• DATASET EXTRACT:
#####

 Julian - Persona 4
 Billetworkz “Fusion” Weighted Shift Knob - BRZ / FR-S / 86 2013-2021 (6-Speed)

#####

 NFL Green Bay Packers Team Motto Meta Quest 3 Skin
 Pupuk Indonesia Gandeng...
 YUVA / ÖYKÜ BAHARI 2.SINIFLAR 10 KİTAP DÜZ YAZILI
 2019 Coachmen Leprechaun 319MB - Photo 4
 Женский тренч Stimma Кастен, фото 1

#####

• TASK DIRECTIONS: Turn everything from the item that contains "Julian - Persona 4" down to the one that contains "86 2013-2021 (6-Speed)" into a Markdown table with two columns, Row and Text. Number each row and leave out blank lines.

• TASK ANSWER:
| Row | Text |
|---|---|
| 1 |  Julian - Persona 4 |
| 2 |  Billetworkz “Fusion” Weighted Shift Knob - BRZ / FR-S / 86 2013-2021 (6-Speed) |